This objective can be supported by accurate and dependable forecasting of energy-related data, which is crucial for optimizing decision-making processes at the grid level. Currently, the difference in peak and low demand is significant, resulting in grid inefficiencies. To combat this peak shaving is required10. Demand-side management (DSM) in peak shaving applications is the reduction of energy consumption during peak demand periods11. One approach to DSM is Demand response (DR), which encourages end users to shift their use to off-peak hours by increasing tariffs during high demand allowing for a more efficient system utilizing more renewable usage and in turn reducing CO2 emissions12. The development of such solutions is one of the possible use cases of the proposed Knowledge graph (KG) and uniform data format as is depicted in the blue box in Fig. 1.

Households

The primary goal of households is to reduce their electricity as much as possible without sacrificing comfort. Occupant behavior significantly influences energy consumption so two households with very similar appliances can have very different energy profiles13. Research has shown that providing the consumer with individual appliance electricity usage can induce behavior change that can lead to up to 15% efficiency improvement14,15. Providing such data to the consumer is difficult as sub-metering individual appliances is expensive, one solution to this problem is energy disaggregation, which is the task of inferring individual appliance consumption from the aggregate power signal16. However, due to a lack of a comprehensive multi-region dataset, it is difficult to develop models that could be deployed across different countries and cultures.

To summarize, it can be seen that applications such as electricity flexibility forecasting, peak shaving, demand forecasting, disaggregation, etc. empower the three classes of stakeholders to design better policies and incentive mechanisms in the case of government and regulatory bodies, better and more agile technologies empowering innovative business models in the case of DSOs as well as improved end-user awareness through specific data-driven individualized communication in the case of household consumers.
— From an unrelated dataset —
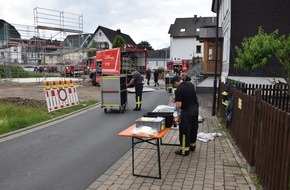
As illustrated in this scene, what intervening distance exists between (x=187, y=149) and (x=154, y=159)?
0.75 meters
As we focus on domestic electricity consumption, the household is naturally the fundamental unit for data collection, representation, and analysis, and the mentioned applications leverage per household or various types of aggregations of measured data. While there are several per household openly available datasets, their diversity in terms of measured parameters, sampling rate, and duration requires investing extensive effort in pre-processing, therefore preventing larger-scale multi-regional data studies for more robust application development. For instance, existing disaggregation models are developed on max 5 datasets with 29 appliances17, and demand forecasting models are usually limited to a single region18. To mitigate these shortcomings, we provide 1) a multi-region uniform dataset to serve developing more generic ML models as illustrated in the lower half of Fig. 1 and 2) a structured and enriched form of this data embodied as a knowledge graph, as illustrated in the upper half of Fig. 1, that can be semantically queried and is interoperable with other open structured knowledge bases such as Wikidata and DBpedia. To contribute to better household energy management strategies, this paper proposes the creation of uniform, structured household electricity consumption data compiled from multiple regions globally. Our main contributions are:

  • We provide a multi-region household electricity consumption dataset from various parts of the world compiled from existing publicly available datasets in a uniform format enabling data analysis and Machine learning (ML) tasks such as energy disaggregation, load demand forecasting, and appliance ON/OFF classification.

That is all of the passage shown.